Adam Boulton on Sky TV and Nick Robinson on the BBC have come in for some criticism in the last week from a variety of sources with the claim that their election coverage has been far from impartial.

A Facebook group has been set up to try and pressure the BBC into removing Nick Robinson from his role as Political Editor on the grounds of his perceived bias in favour of the Conservatives. Prior to the election I have often thought I detected elements of bias in his reporting, but tended to dismiss it on the basis that I was probably magnifying the elements that I perceived to demonstrate this. It was only when friends pointed out that back in 1986 Nick was President of the Young Conservatives and while at university he was President of the Oxford University Conservative’s Association that I began to think that perhaps I wasn’t imaging things.

Adam Boulton has been on the receiving end of simliar claims of bias towards the Tories, with Alastair Campbell taunting him with the accusation during a live interview. “Unfortunaterly” Boulton reacted much to Campbell’s (and our) amusement , and we were treated to the sight of Boulton going ballistic. 🙂

Boulton loses it… 


During his rant Boulton claims he is  just a commentator and his personal views don’t come into it, but can this really be the case? Is it possible to remain completely impartial and not bring your own personal thoughts and views into a situation?

When training to be a coach one phrase which kept on being thrown into the ring was the need to “stay with the not knowing”. The underlying principle with coaching is to not pre-judge a situation and to allow the person being coached the room to develop their own thoughts and potential solutions to a given situation. I think it’s perfectly possible for a coach to be objective and to allow the individual to come up with their own solutions, but I also think that the personal experience of the coach will dictate the framing of certain questions and approaches that they use. Likewise the individual being coached will often prefer to be coached by someone who has a similar field of experience to themselves, as they feel they will be able to relate better.

Nick Robinson in an interview has stated that his involvement with the Conservatives ceased many years ago. This may well be the case but I don’t believe that he is able to remain completely objective because of his beliefs.  We know we have a largely right wing press in this country and we should therefore take this into account when reading and listening to various points of view. However there is the danger of the insidious nature of constantly repeating mantras.

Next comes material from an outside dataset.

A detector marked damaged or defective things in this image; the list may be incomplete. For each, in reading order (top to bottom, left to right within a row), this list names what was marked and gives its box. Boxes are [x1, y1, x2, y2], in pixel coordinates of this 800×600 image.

The gentlemen in the sports media are a great example of bias in their reporting. Two seasons ago Rafa Benitez was changing his line up every game. The press and Sky Sports were keeping a count and he became Rafa the Rotator. As he neared 100 games without fielding the same team twice, the howls of indignation became greater and greater. Andy Gray became the leader of the tirade, you can’t expect a team to win anything when he rotates as much as he does, I’d be a very wealthy man if I was able to predict Raf’s next team blah blah blah. Rafa stopped at 99 and fielded the same team twice on the 100th game.

This season another manager actually reached 100 games with a different line up in every game. Not a murmur from the great British Press, a few chuckles from Andy Gray. The difference? It was the master tactician, the man who knows how to keep a squad of players on their toes and fresh for a full campaign, Mr Alex Ferguson.

Evidence of bias in the wonderful world of English journalism? Of course not.